Time Warner rejected an initial $80 billion offer from Murdoch's 21st Century Fox, but the mogul has now raised the possibility of liquidating some overseas assets in order to bring more money to the table. The resulting entertainment company behemoth would be the largest in the world, an idea that Maher doesn't find particularly appealing.

"I should know by now, in American business, nothing is ever too big. Increasing size is a sickness that possesses us -- every quarter must show growth. Doing well, and then repeating doing well, is never enough. We must always beat where we are," he wrote.

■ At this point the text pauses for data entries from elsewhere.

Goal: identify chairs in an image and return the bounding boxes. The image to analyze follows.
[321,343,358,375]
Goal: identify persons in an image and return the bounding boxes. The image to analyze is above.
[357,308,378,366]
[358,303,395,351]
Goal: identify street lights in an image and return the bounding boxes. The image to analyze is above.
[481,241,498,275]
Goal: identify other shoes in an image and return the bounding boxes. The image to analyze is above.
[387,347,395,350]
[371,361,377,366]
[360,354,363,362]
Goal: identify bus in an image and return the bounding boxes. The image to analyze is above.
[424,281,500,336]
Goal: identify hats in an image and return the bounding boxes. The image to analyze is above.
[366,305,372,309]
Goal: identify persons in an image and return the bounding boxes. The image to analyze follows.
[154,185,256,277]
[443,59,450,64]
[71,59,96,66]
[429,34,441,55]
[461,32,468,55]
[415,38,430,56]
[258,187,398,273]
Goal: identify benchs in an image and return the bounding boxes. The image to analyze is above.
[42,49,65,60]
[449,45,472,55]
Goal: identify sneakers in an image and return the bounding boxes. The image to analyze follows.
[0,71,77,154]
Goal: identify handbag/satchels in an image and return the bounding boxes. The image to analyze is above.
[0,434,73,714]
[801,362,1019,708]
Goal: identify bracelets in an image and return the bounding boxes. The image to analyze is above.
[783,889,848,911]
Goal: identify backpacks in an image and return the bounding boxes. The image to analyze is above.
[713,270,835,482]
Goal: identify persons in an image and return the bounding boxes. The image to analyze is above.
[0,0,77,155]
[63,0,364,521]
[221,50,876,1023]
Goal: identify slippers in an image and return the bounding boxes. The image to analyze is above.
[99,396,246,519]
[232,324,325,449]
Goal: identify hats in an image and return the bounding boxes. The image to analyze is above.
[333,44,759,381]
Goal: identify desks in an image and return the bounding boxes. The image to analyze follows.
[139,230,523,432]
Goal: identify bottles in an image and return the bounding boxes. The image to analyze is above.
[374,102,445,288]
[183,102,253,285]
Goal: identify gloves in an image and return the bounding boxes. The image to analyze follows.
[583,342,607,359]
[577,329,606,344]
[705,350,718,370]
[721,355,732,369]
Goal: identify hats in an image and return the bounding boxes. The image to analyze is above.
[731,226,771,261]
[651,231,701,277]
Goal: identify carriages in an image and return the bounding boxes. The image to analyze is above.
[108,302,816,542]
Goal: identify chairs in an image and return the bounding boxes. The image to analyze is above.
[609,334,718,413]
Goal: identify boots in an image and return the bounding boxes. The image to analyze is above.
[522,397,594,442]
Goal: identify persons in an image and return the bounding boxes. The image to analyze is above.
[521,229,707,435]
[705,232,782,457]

Maher predicted that if Murdoch takes over HBO, there will be a "terrible price to pay for this. (I mean besides the terrible price I personally will pay when Rupert takes over HBO and my show becomes Paste-Eating Time With Steve Doocy.)"

He pointed readers to the Comcast customer service call that went viral, in which a Comcast representative and a customer argued in endless circles because the customer wanted to disconnect his service. Under the Murdoch agreement, Comcast would buy Time Warner Cable, becoming the nation's largest Internet provider.

Comcast has consistently scored among the lowest-rated U.S. companies for customer service and was named, along with Time Warner Cable, as one of the two "most hated companies in America."

"Naturally, they too want to merge, not just for the money but to try to set new lows," wrote Maher. "Probably they will merge. When was the last time a merger didn't go through?"

"Americans should get it through their heads that dealing with business is the new dealing with government," he concluded, "only far, far worse. Waiting for stamps at the post office or my license at the DMV? Piece of cake next to trying to get something I didn’t buy and don’t want off a bill."